EXPLORER LE DOCUMENT =
a) Résumez en deux phrases le texte sur l'hypnose et la souffrance.
b) Poursuivez le texte sur l'hypnose et la souffrance en reprenant après sa dernière phrase.

EXTRAIT DU DOCUMENT =
################

Intuitif | Gérald Brunon

« Qui crée l’autre ? »
« Ai-je besoin que les gens ne vont pas bien pour faire tourner mon activité ? »

Ce sont des questions dérangeantes, mais essentielles. Des questions que je ne peux pas ne pas me poser, en tant que praticien de l’accompagnement, de l’hypnose, du coaching. Car si mon activité repose sur la souffrance humaine, alors quelque part, mon intérêt n’est-il pas que cette souffrance continue d’exister ?

Ces pensées ne sont pas confortables. Elles grattent là où ça fait mal. Et c’est justement pour ça qu’elles méritent qu’on les accueille, qu’on les explore sans fard. Sans chercher à les lisser. Sans chercher à les fuir.

Hypnose, aide, et paradoxe

Quand une personne pousse la porte de mon cabinet, elle vient avec une plainte, un problème, une douleur. C’est ce qui justifie l’échange, la rencontre, le travail. Si elle allait déjà parfaitement bien, il n’y aurait pas de demande. Donc pas d’accompagnement. Donc pas d’activité.

################

SECTION DES DONNÉES =
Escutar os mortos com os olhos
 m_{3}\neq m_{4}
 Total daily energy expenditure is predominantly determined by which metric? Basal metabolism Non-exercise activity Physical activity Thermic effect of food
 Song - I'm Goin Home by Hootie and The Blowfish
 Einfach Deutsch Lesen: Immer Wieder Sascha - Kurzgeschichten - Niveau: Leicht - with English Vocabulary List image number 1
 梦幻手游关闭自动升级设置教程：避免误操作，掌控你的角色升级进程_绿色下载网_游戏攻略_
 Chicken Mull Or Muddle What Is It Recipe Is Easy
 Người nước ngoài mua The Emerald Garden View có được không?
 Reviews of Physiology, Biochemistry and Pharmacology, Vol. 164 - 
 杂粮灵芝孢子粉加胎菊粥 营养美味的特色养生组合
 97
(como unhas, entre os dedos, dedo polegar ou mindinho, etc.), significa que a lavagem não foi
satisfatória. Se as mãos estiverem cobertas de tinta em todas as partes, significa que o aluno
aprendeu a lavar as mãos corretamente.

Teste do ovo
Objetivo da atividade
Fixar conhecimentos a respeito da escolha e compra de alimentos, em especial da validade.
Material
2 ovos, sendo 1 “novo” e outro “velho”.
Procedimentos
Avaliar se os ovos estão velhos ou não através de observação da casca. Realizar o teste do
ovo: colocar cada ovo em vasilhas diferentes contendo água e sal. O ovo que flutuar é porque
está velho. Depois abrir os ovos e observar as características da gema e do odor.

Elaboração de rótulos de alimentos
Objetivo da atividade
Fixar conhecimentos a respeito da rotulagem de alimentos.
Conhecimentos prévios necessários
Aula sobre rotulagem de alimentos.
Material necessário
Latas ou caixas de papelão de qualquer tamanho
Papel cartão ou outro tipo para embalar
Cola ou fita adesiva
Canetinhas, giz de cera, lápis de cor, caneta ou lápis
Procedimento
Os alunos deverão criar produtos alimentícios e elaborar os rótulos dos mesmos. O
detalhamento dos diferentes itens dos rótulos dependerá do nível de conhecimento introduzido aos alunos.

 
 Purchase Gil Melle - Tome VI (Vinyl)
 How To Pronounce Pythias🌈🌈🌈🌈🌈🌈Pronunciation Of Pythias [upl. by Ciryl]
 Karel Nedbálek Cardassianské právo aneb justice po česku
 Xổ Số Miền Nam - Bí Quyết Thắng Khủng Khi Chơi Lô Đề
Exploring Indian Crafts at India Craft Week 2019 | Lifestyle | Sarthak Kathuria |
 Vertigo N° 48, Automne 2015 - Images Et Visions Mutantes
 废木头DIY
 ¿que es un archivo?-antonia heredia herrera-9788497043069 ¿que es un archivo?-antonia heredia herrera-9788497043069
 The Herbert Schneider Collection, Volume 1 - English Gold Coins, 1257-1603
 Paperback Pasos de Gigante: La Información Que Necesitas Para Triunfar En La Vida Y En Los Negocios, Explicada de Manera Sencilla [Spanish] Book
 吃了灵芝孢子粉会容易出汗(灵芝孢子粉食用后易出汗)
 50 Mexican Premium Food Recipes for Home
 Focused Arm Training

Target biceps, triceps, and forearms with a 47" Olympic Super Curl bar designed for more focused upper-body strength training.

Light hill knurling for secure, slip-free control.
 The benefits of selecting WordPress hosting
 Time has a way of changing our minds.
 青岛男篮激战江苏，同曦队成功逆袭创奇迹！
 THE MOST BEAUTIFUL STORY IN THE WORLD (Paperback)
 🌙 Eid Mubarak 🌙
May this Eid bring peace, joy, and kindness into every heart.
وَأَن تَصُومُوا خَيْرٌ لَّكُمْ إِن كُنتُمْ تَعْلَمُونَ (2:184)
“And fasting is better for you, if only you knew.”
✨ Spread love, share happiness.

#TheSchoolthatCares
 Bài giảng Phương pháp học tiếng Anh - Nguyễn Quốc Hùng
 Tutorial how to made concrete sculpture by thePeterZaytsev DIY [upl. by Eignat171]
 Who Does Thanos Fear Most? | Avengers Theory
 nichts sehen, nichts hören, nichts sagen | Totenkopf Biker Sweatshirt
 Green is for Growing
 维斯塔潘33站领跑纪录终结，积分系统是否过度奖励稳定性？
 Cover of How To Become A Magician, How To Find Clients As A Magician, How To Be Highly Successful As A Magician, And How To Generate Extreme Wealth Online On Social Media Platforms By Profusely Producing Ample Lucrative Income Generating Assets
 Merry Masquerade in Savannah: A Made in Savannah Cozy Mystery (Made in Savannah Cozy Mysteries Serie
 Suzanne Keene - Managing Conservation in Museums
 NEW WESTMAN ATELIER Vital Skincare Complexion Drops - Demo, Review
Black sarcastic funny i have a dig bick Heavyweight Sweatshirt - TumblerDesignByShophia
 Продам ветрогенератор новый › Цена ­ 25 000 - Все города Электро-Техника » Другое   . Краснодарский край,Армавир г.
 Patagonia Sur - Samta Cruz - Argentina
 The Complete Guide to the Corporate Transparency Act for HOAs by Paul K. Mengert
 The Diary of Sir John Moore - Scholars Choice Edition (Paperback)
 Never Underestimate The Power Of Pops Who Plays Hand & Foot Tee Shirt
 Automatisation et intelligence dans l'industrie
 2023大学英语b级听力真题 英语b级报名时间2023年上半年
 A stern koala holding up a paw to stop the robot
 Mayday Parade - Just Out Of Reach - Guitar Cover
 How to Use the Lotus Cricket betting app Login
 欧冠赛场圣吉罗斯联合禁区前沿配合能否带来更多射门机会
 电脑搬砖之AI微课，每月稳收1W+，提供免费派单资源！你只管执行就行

################

LISTE DES RÉPONSES =
a) Le texte se demande si un praticien de l'accompagnement, de l'hypnose et du coaching, dont l'activité repose sur la souffrance humaine, n'a pas intérêt à ce que cette souffrance continue d'exister, et affirme que ces questions dérangeantes méritent d'être explorées sans fard. Il observe que la personne qui pousse la porte du cabinet vient avec une plainte, un problème ou une douleur, et que si elle allait parfaitement bien, il n'y aurait ni demande, ni accompagnement, ni activité.

b)
Et là, une première tension apparaît :
Ma survie professionnelle dépend-elle de la souffrance de l’autre ?

Dit autrement : ai-je besoin qu’il y ait des gens qui ne vont pas bien pour continuer à exister professionnellement ? Ce renversement du regard me met face à une réalité crue : si je ne suis là que pour « réparer », alors j’ai tout intérêt à ce que des choses continuent de se casser. Pas consciemment, bien sûr. Mais structurellement. C’est un système.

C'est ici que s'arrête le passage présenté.